Wiesental, Kirrlach, Ubstadt-Weiher, Heilbronn, Guabiruba in Brasilien. Was diese Orte verbindet? Eine Kirchenglocke. Genauer eine Bronzeglocke, die in diesem Jahr 160 Jahre alt wird. Ihre Geschichte belegt: „Die Welt ist ein Dorf.“ Erst recht, seit mit Internet und sozialen Netzwerken Entfernungen keine wesentliche Rolle mehr spielen.
Doch zurück zum Anfang. Nicht ganz ins Jahr 1864, sondern zunächst ins Jahr 2021, als sich Bernd Petermann aus Kirrlach dauerhaft in Guabiruba niederließ. Die Wahl für diese Stadt im südbrasilianischen Bundesstaat Santa Catarina traf der 58-Jährige nicht zufällig.
Im Zuge seiner Ahnenforschung fand er eine Familie Petermann, „die 1860 nach Brasilien ausgewandert ist und zu den Gründerfamilien der Stadt Brusque gehört“, berichtet er. Die dortige Region wurde damals von badischen Einwanderern besiedelt. Er nahm Kontakt auf und lernte seine Cousine siebten Grades Rosita Petermann-Kohler kennen, die nach wie vor den badischen Dialekt pflegt.
Wie kam die Glocke von Waghäusel nach Brasilien?
Geschichtsinteressiert hat Bernd Petermann viel recherchiert und festgestellt, dass es in Guabiruba nicht nur eine „Weiemer Stroß“ gibt, sondern in der Kapelle Unserer Lieben Frau von Aparecida eine überaus bemerkenswerte Glocke hängt. Da er schon vor einigen Jahren Kontakt zum Heimatverein Ubstadt-Weiher hatte, informierte er sich auch in Brasilien in Facebook über dessen Aktivitäten.
Und las so auch über das Projekt zur Erforschung der Ubstadt-Weiherer Glocken mit dem Heilbronner Glockenexperten Norbert Jung. Nachdem er dessen Email-Adresse herausgefunden hatte, machten sie sich gemeinsam daran, mehr über den Hintergrund der Glocke in Guabiruba zu erfahren – der eine vor Ort in Brasilien, der andere mithilfe seines profunden Wissens und umfangreichen Archivs. Er ist einer von vielen, die den Geschichten von Kirchenglocken nachgehen.

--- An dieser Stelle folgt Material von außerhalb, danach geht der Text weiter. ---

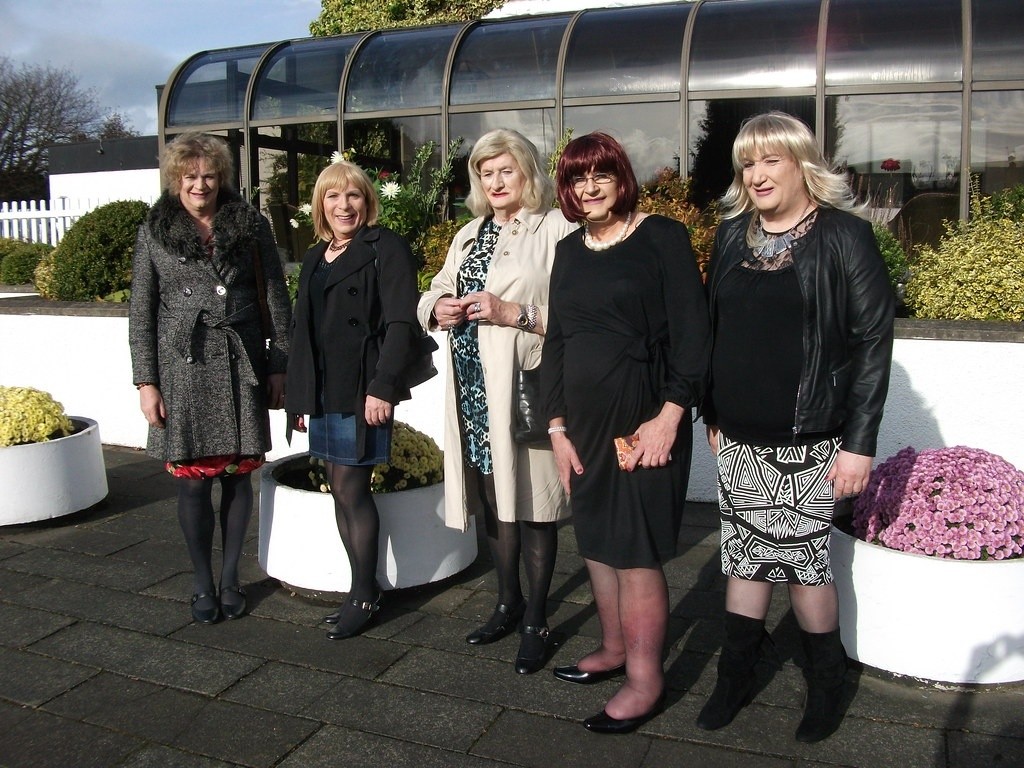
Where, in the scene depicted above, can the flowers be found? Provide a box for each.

Bernd Petermann erklomm mit einer Leiter den Kirchturm und fotografierte die Glocke. Sie trägt die Inschrift: „Karl Riedel goss mich in Wiesental für Theodor Reichert und Franz Karl Bohn aus Hambrücken 1864“.
Die Zahl der gegossenen Glocken ist begrenzt gewesen.Norbert Jung
Glockenforscher
Aus vielen Puzzleteilen zusammengefügt ergibt sich nun folgendes Bild: Die beiden Hambrücker haben als frühe Auswanderer die Glocke gesponsert. Hergestellt wurde sie von dem „aus Neckarelz stammenden und 1869 verstorbenen Gießer Carl Riedel“, dessen Gießerei von circa 1836 bis 1864 in Wiesental stand, weiß Norbert Jung.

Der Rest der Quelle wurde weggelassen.